An Efficient Massive MIMO Detector Based on Second-Order Richardson Iteration: From Algorithm to Flexible Architecture

Aiming at reducing the complexity of minimum mean square error (MMSE) detection in massive multiple-input multiple-output (MIMO) systems, this paper proposes a detection algorithm with high convergence rate and an efficient hardware architecture based on second-order Richardson iteration (SORI). In the proposed algorithm, a pre-iteration-based initialization method is presented to accelerate the convergence without extra complexity. In addition, the approximation of relaxation factor and the log-likelihood ratio (LLR) is introduced to further reduce computing load. Theoretical analysis demonstrates the advantages of the proposed algorithm in fast convergence and low complexity, and simulation results show that the proposed algorithm can efficiently approach MMSE performance.
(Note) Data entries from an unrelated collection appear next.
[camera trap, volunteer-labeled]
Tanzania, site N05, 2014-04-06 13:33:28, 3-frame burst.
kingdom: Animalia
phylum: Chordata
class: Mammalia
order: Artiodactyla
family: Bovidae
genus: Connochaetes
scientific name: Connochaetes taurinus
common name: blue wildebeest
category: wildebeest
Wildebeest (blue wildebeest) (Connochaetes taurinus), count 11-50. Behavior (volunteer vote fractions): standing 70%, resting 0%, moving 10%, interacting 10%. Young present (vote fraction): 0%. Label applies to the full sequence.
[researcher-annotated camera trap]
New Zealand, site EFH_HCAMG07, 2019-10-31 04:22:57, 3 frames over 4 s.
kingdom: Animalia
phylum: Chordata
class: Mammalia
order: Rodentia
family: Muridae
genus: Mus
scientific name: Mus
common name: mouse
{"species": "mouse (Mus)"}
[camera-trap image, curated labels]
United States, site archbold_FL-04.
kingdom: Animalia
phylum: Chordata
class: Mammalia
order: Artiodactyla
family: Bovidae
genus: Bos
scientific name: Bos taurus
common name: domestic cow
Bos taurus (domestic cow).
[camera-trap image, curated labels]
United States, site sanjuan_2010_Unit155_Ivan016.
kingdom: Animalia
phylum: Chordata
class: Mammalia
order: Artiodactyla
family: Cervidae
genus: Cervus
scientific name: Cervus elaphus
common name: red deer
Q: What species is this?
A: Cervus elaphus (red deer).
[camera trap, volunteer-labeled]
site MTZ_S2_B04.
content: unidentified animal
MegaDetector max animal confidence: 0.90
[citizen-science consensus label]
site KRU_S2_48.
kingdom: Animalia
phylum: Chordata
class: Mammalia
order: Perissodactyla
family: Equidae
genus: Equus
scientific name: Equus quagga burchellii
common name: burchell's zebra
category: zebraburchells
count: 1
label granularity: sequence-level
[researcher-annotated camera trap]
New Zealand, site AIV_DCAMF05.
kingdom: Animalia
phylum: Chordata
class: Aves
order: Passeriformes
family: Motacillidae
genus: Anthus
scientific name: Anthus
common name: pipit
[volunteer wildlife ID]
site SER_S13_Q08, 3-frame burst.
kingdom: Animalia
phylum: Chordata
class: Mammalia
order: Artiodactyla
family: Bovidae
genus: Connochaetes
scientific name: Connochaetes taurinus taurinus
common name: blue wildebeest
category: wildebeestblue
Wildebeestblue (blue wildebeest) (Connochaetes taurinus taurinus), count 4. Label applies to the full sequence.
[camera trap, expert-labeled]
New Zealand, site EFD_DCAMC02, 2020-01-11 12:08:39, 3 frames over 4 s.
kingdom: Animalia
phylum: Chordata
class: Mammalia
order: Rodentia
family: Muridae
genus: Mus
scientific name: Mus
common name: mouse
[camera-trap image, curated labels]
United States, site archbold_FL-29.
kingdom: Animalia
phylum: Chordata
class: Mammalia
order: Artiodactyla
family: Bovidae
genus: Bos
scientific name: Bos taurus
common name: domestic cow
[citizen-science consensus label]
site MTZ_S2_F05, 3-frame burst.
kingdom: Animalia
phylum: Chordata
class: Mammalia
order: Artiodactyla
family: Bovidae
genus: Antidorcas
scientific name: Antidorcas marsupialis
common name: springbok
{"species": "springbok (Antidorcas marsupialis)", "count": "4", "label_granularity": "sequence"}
Based on this algorithm, a flexible hardware architecture is designed, which is deeply pipelined to support $128\times U$ ( $8\leq U\leq 32$ ) massive MIMO detection with the configurable number of iterations, and a folded dual-mode systolic array (DMSA) is fully utilized to achieve the flexibility with low hardware consumption. Implemented on Xilinx Virtex-7 FPGA and SMIC 40nm CMOS technology, the proposed detector is competitive in terms of energy and area efficiency compared to state-of-the-art iterative detectors, and it can adapt to the varied channel condition and the number of users in massive MIMO systems.